→ To be done
Return exactly the lines of the data below, from the one that contains "At what distance from the lens can" through the final line, and leave out every picture.

● ● ● ● ●

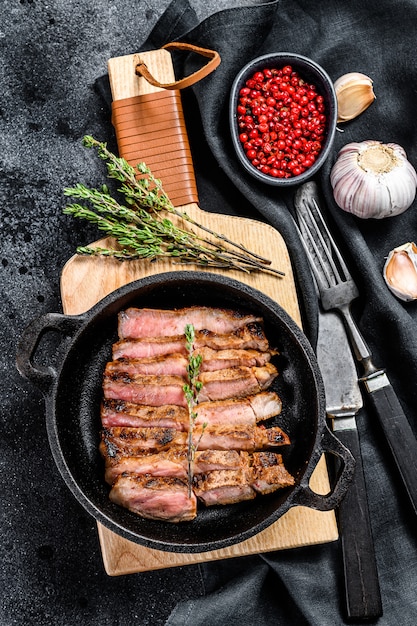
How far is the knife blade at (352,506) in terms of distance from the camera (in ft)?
11.0

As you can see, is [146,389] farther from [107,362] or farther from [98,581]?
[98,581]

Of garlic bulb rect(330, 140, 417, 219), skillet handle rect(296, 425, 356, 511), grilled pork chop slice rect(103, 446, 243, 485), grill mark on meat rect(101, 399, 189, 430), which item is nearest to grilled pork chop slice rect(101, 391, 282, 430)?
grill mark on meat rect(101, 399, 189, 430)

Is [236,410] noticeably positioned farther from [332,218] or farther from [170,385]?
[332,218]

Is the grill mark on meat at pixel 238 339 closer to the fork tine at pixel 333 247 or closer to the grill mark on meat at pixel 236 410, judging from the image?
the grill mark on meat at pixel 236 410

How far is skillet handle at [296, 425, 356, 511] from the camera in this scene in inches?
113

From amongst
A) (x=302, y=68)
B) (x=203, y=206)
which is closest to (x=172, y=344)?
(x=203, y=206)

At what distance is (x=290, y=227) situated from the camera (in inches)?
137

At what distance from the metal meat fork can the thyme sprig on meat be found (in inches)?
10.2

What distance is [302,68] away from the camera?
350 centimetres

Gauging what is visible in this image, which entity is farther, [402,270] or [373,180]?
[402,270]

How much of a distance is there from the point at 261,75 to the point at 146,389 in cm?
158

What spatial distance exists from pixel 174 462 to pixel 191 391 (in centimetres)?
30

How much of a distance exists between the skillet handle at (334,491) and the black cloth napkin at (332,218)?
603 mm

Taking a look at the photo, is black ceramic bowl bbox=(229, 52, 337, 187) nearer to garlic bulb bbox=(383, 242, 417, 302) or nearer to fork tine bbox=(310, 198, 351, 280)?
fork tine bbox=(310, 198, 351, 280)
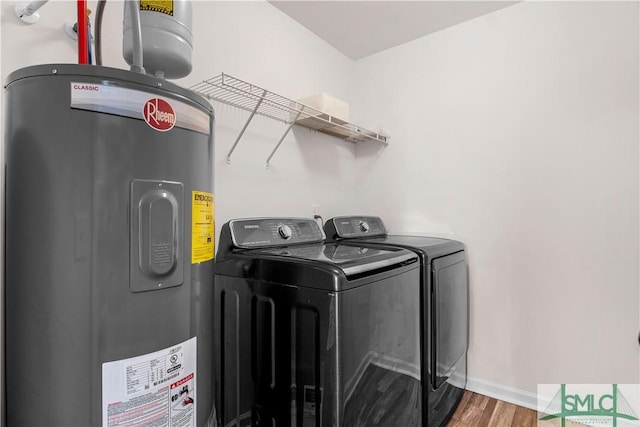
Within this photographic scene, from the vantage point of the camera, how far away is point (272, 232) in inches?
64.6

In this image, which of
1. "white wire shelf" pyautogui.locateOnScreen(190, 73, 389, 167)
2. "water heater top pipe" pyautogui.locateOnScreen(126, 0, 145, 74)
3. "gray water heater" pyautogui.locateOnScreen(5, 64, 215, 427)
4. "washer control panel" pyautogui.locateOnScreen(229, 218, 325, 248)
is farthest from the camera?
"white wire shelf" pyautogui.locateOnScreen(190, 73, 389, 167)

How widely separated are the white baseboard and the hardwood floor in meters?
0.03

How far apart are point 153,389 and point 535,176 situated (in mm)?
2259

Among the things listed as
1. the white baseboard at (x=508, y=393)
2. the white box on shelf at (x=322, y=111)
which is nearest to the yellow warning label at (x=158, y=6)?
the white box on shelf at (x=322, y=111)

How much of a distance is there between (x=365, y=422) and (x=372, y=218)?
4.93 ft

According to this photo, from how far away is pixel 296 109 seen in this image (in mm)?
2002

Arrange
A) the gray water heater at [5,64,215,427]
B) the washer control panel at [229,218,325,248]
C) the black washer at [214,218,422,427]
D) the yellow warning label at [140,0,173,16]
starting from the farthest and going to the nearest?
1. the washer control panel at [229,218,325,248]
2. the black washer at [214,218,422,427]
3. the yellow warning label at [140,0,173,16]
4. the gray water heater at [5,64,215,427]

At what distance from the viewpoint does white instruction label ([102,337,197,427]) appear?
785 millimetres

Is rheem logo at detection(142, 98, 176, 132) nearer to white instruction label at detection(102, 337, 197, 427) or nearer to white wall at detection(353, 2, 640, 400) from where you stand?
white instruction label at detection(102, 337, 197, 427)

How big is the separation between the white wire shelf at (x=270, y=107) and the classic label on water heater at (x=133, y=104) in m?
0.61

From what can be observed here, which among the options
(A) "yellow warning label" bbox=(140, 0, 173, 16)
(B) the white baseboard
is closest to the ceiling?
(A) "yellow warning label" bbox=(140, 0, 173, 16)

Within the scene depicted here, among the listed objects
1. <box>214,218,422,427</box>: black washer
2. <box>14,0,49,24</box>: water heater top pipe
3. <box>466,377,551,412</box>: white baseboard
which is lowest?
<box>466,377,551,412</box>: white baseboard

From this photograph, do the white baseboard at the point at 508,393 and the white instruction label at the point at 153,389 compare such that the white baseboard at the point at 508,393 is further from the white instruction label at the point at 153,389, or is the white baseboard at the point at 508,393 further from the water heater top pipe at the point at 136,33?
the water heater top pipe at the point at 136,33

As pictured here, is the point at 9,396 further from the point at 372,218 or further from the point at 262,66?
the point at 372,218
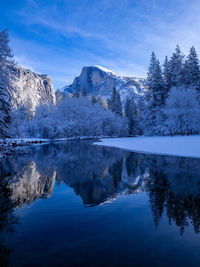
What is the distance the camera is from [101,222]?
4.40m

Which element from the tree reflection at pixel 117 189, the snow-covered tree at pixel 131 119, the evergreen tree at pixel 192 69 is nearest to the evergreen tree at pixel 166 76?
the evergreen tree at pixel 192 69

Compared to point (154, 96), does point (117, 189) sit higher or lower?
lower

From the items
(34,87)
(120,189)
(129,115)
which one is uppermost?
(34,87)

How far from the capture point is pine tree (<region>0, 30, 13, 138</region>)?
61.5ft

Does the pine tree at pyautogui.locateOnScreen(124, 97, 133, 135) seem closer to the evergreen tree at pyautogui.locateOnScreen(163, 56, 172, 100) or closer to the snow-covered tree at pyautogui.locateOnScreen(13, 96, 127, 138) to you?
the snow-covered tree at pyautogui.locateOnScreen(13, 96, 127, 138)

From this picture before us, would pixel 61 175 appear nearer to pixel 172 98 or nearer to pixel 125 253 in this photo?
pixel 125 253

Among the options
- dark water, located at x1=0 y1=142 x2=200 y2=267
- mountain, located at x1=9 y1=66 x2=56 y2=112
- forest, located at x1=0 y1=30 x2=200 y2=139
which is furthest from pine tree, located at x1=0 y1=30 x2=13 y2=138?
mountain, located at x1=9 y1=66 x2=56 y2=112

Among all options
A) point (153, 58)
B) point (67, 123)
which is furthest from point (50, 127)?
point (153, 58)

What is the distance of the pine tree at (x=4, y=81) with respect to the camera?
61.5ft

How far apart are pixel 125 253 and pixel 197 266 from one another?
1129mm

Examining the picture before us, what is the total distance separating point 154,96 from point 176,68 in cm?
757

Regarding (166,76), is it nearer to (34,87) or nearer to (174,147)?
(174,147)

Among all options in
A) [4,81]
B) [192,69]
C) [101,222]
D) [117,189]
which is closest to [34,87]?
[192,69]

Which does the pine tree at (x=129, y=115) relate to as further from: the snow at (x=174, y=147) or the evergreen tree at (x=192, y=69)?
the snow at (x=174, y=147)
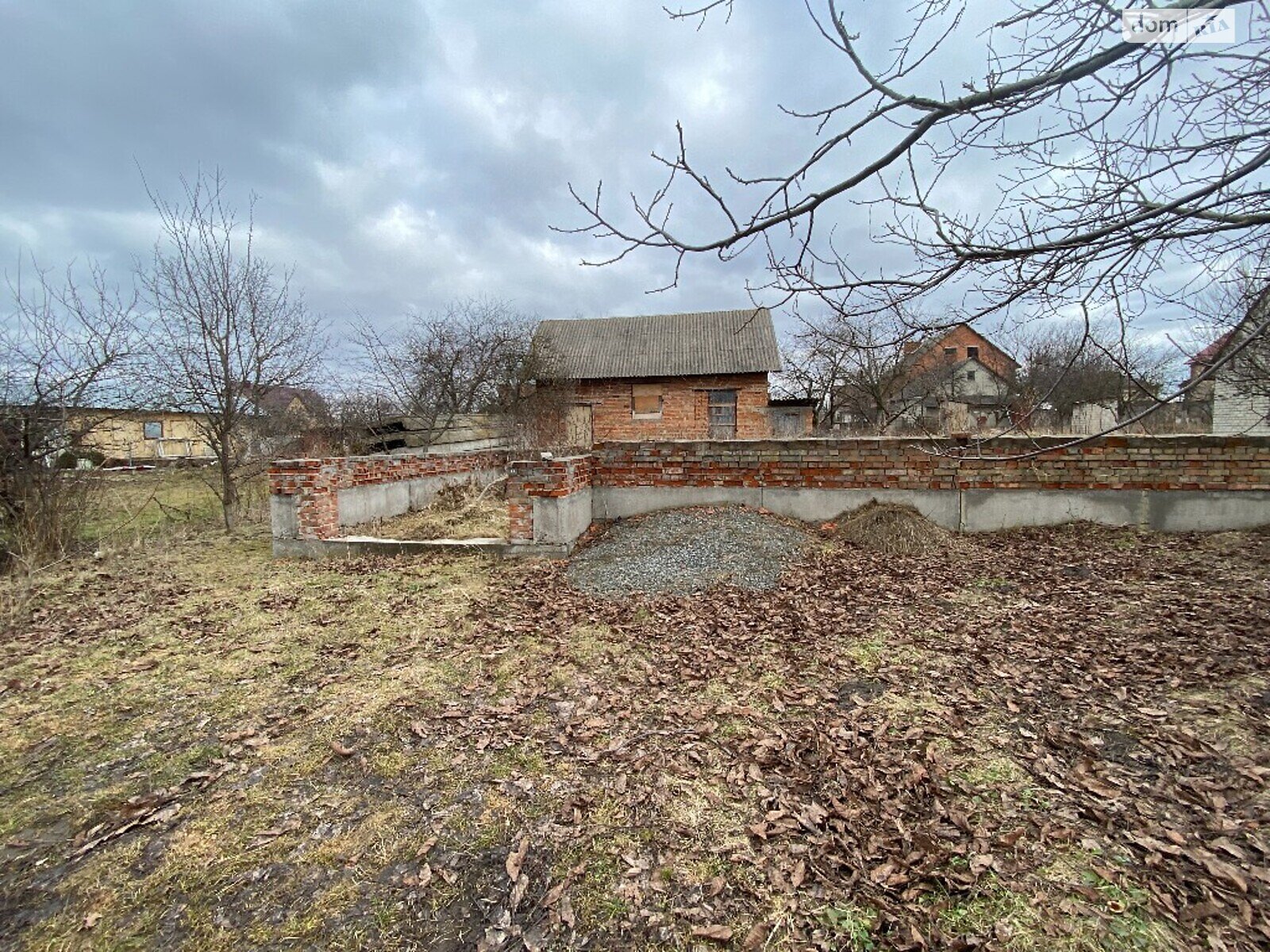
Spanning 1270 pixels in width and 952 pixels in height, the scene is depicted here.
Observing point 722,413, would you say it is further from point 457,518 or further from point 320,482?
point 320,482

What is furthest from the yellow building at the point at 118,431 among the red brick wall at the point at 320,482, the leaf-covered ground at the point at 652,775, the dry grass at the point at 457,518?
the dry grass at the point at 457,518

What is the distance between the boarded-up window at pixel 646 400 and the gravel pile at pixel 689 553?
1185 centimetres

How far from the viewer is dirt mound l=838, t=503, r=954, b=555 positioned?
6262 millimetres

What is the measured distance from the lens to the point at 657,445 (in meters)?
7.47

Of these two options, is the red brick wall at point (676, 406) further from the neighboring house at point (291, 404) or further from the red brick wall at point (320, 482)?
the red brick wall at point (320, 482)

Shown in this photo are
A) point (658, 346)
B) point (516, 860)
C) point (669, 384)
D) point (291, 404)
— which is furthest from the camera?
point (658, 346)

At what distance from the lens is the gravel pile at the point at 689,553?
5.38 metres

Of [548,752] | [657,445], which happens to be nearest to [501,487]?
[657,445]

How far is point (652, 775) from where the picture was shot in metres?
2.55

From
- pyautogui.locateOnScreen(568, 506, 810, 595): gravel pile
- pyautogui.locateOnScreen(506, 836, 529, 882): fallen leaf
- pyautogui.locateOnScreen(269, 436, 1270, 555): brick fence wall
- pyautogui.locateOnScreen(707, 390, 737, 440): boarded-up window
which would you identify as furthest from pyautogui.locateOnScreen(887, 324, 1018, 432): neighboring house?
pyautogui.locateOnScreen(506, 836, 529, 882): fallen leaf

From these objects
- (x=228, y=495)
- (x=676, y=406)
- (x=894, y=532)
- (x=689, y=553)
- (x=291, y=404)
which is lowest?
(x=689, y=553)

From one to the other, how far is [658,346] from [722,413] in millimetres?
3549

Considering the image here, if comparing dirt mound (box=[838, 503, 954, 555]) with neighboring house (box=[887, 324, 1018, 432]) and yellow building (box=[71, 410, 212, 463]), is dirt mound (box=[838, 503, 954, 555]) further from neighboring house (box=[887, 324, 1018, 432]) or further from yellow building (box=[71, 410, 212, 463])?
yellow building (box=[71, 410, 212, 463])

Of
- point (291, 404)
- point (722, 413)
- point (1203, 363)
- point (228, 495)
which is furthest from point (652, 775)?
point (722, 413)
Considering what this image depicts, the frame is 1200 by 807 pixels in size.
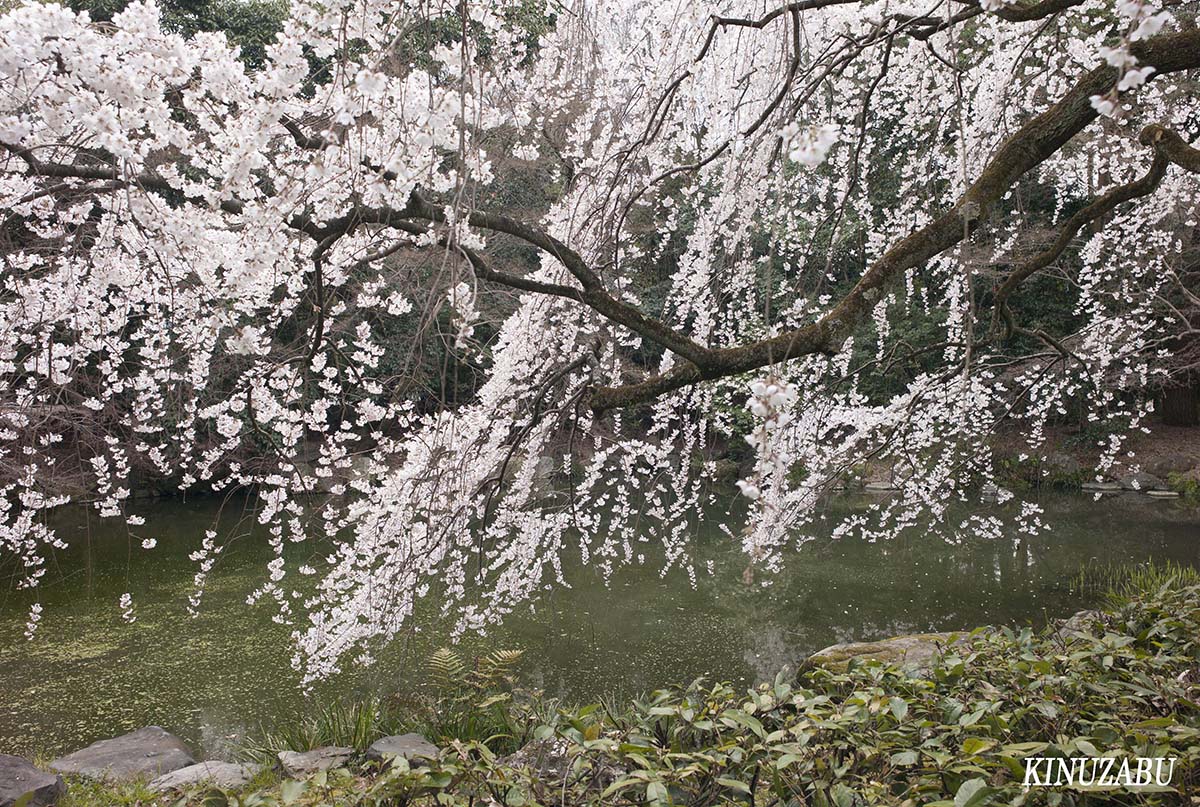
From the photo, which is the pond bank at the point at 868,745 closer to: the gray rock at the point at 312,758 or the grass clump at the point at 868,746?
the grass clump at the point at 868,746

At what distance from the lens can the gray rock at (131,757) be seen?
3150 mm

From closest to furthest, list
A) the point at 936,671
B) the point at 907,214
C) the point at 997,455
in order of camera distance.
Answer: the point at 936,671
the point at 907,214
the point at 997,455

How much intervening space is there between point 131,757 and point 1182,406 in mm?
11932

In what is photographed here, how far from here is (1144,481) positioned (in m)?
9.06

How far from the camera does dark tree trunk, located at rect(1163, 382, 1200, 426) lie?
9.99 metres

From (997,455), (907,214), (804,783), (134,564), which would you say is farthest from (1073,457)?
(134,564)

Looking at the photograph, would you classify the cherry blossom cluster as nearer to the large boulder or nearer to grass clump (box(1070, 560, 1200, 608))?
the large boulder

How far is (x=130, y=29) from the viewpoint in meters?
1.69

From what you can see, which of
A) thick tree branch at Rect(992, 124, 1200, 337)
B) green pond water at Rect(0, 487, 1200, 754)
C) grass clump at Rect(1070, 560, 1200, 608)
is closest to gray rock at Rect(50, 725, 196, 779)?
green pond water at Rect(0, 487, 1200, 754)

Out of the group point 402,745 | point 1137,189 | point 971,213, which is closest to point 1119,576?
point 1137,189

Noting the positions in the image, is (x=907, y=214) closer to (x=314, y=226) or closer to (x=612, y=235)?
(x=612, y=235)

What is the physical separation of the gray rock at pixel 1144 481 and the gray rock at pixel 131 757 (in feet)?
32.2

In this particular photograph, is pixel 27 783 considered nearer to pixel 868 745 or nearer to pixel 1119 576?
pixel 868 745

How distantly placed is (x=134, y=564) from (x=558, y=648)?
14.7ft
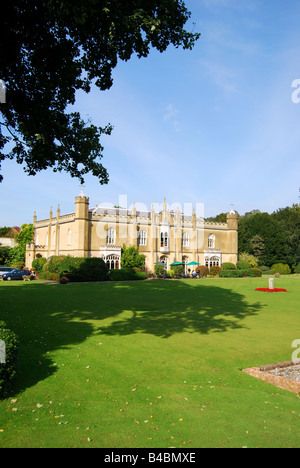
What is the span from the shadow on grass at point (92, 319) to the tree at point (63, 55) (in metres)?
6.16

● ● ● ● ●

→ Solution to this task
At what distance from the lens can the gray rock at (131,757) be seen?
3150 mm

From closest to furthest, list
A) the point at 936,671
B) the point at 907,214
C) the point at 997,455
in order of camera distance.
Answer: the point at 936,671
the point at 907,214
the point at 997,455

How much intervening space is there between point 131,757 and point 1182,406 in mm?
11932

In what is photographed here, how far from here is (1144,481) positioned (in m)?
9.06

How far from the camera does dark tree trunk, located at rect(1163, 382, 1200, 426) lie?
9.99 metres

From (997,455), (907,214), (804,783), (134,564), which would you say is farthest from (1073,457)?
(134,564)

Looking at the photograph, would you classify the cherry blossom cluster as nearer to the large boulder or nearer to grass clump (box(1070, 560, 1200, 608))?
the large boulder

How far is (x=130, y=29) from the viewpoint in meters?
1.69

From what you can see, which of
A) thick tree branch at Rect(992, 124, 1200, 337)
B) green pond water at Rect(0, 487, 1200, 754)
C) grass clump at Rect(1070, 560, 1200, 608)
is closest to gray rock at Rect(50, 725, 196, 779)?
green pond water at Rect(0, 487, 1200, 754)

Out of the group point 402,745 | point 1137,189 | point 971,213, which is closest to point 1119,576?
point 1137,189

Noting the positions in the image, is (x=907, y=214) closer to (x=314, y=226) or closer to (x=612, y=235)?
(x=612, y=235)

What is the physical separation of the gray rock at pixel 1144 481 and the gray rock at pixel 131 757 (in feet)?
32.2

In this particular photograph, is pixel 27 783 considered nearer to pixel 868 745 or nearer to pixel 1119 576?
pixel 868 745

How distantly placed is (x=134, y=564) from (x=558, y=648)?
14.7ft
What is the span from the shadow on grass at point (92, 319) to the tree at point (63, 55) (in metres)?
6.16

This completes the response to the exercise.